If the graph $G$ is a tree, we end up walking around the perimeter of a planar embedding of $G$, traversing each edge once in each direction. If $G$ is not a tree, we might traverse all edges or just a subset. What distinguishes trees from non-trees is the following characterization:

$G$ is a tree if and only if this tour has the following property (called the backtrack property): whenever we leave a node $v$ to go to $x$, the next time we see $v$ it is by coming back from $x$.

(The backtrack property is forced for any tour of a tree, because there are no cycles. The converse is trickier to see, but can be proved by induction on the size of $G$: essentially, a tour with the backtrack property can only "turn around" at a vertex of degree $1$, and omitting this vertex gives a tour with the backtrack property on a smaller graph.)
So we can check if $G$ is a tree by checking the backtrack property for each edge of the tour. More precisely, we use the following algorithm.
Memory cells used:


*

*START: the node we started on.

*SOURCE, TARGET: the two endpoints of the edge of the tour we're checking to see if the backtrack property is satisfied.

*LAST-VISITED: the vertex we were at in the previous step (needed to implement the tour rule).


Algorithm:


*

*Initialize START. Set SOURCE to START, and set TARGET to the neighbor of START with the lowest label.

*Begin the tour by going to that neighbor, updating LAST-VISITED to START as we leave it. 

*Keep following the tour rule, updating LAST-VISITED appropriately (I'll assume we do this without mention from now on).

*When we next arrive at SOURCE: if LAST-VISITED is not TARGET, then the backtrack property is not satisfied, so $G$ is not a tree.
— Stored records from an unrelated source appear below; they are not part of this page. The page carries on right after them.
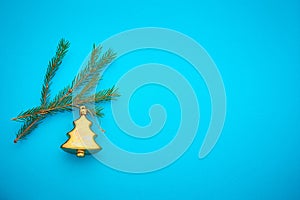 Branch Christmas tree on a colored background, a place for text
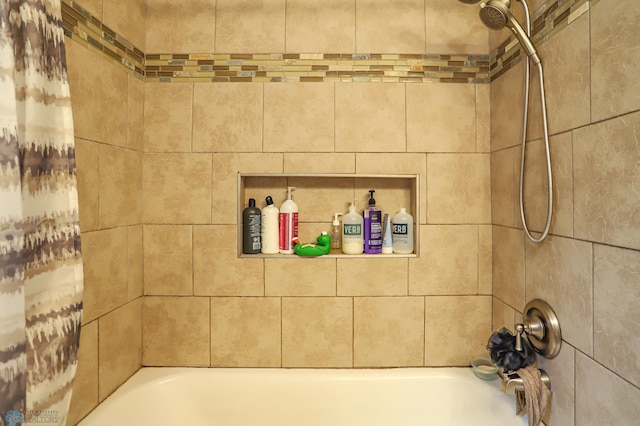 bathroom featuring shower / bathtub combination with curtain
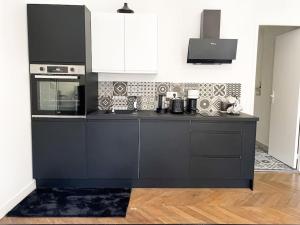 a kitchen with a black counter top and a stove at Studio Napoléon - N3 in Alençon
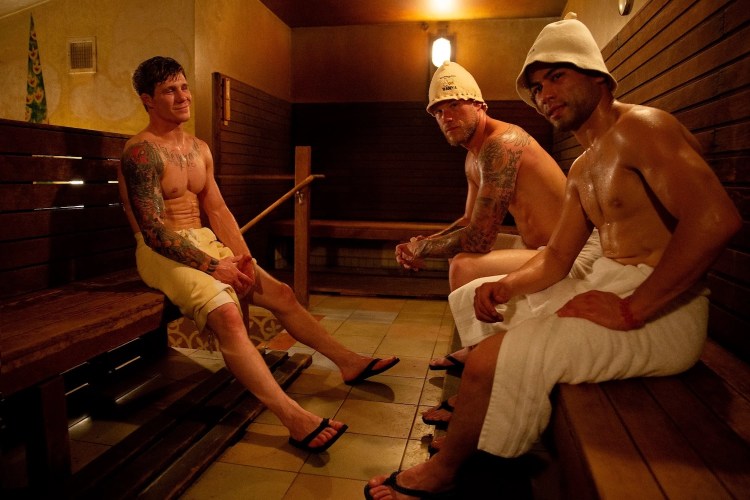 Three men sitting in Banya Russian Sauna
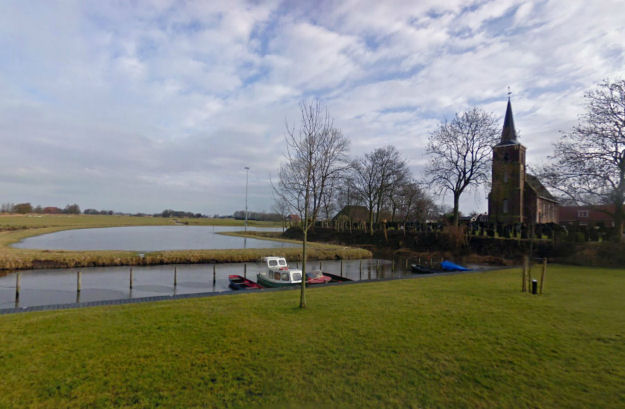 Kerk en kerkhof met haven in Lekkum. Foto: Google Streetview, 2010: klik op de foto voor een digitale verkenningstocht.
*Otherwise, we restart the tour from the point when we were going from SOURCE to TARGET. That is, we set SOURCE to the value of TARGET, and take a step to TARGET. 
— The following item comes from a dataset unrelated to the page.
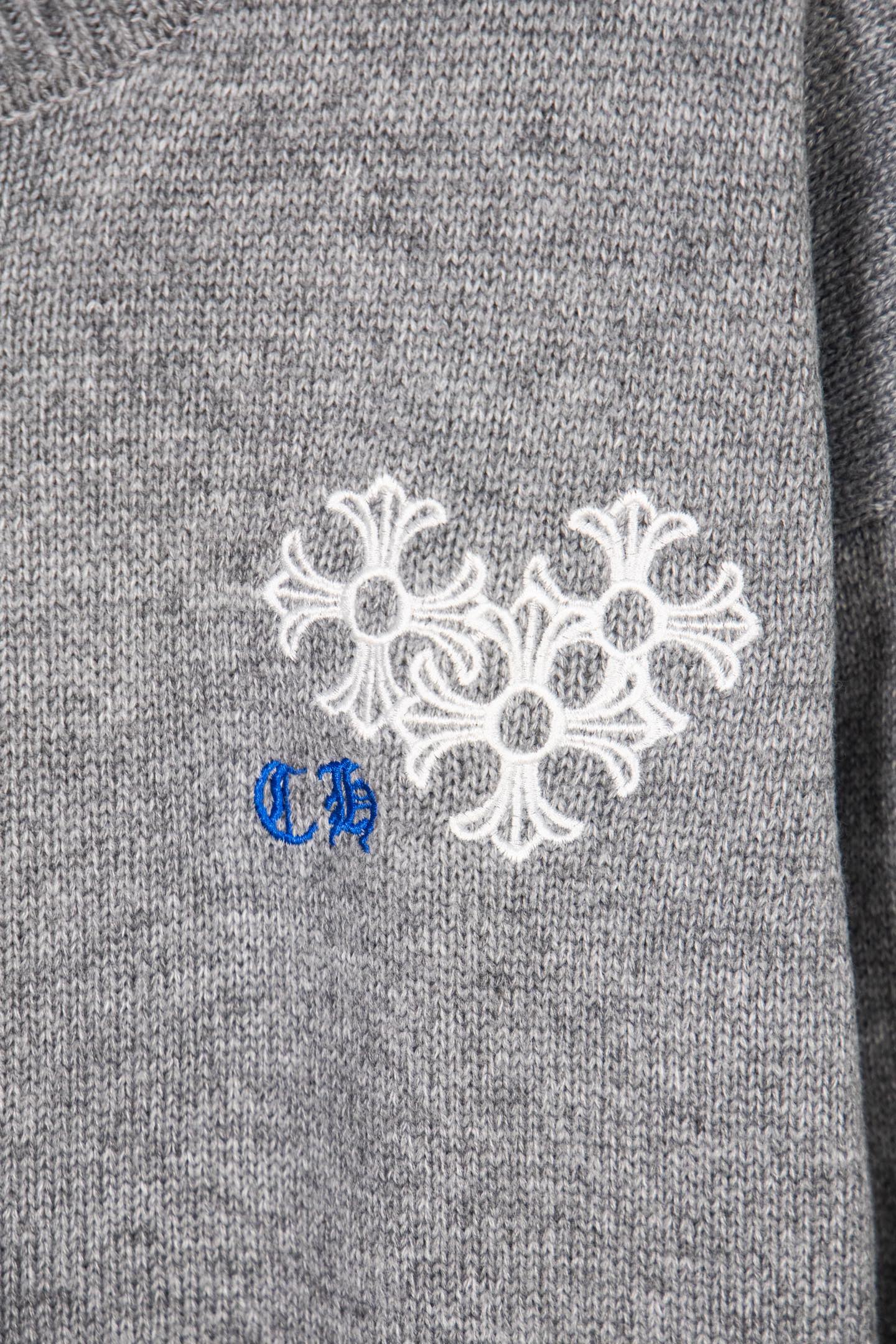 Grey knit sweater cuff with white and blue snowflake embroidery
*On the next step (which the ant may identify, if it is very forgetful, by the property that SOURCE is equal to TARGET) we set TARGET equal to the next destination along the tour, and go back to step 3.

*When we find ourselves with SOURCE equal to START and setting TARGET equal to the neighbor of START with the lowest label, we know that we're checking that edge for the second time, so we've checked all the edges and know that $G$ is a tree.


(Over the course of this algorithm, SOURCE and TARGET inch their way along the tour, while the ant traces over parts of the tour many times over.)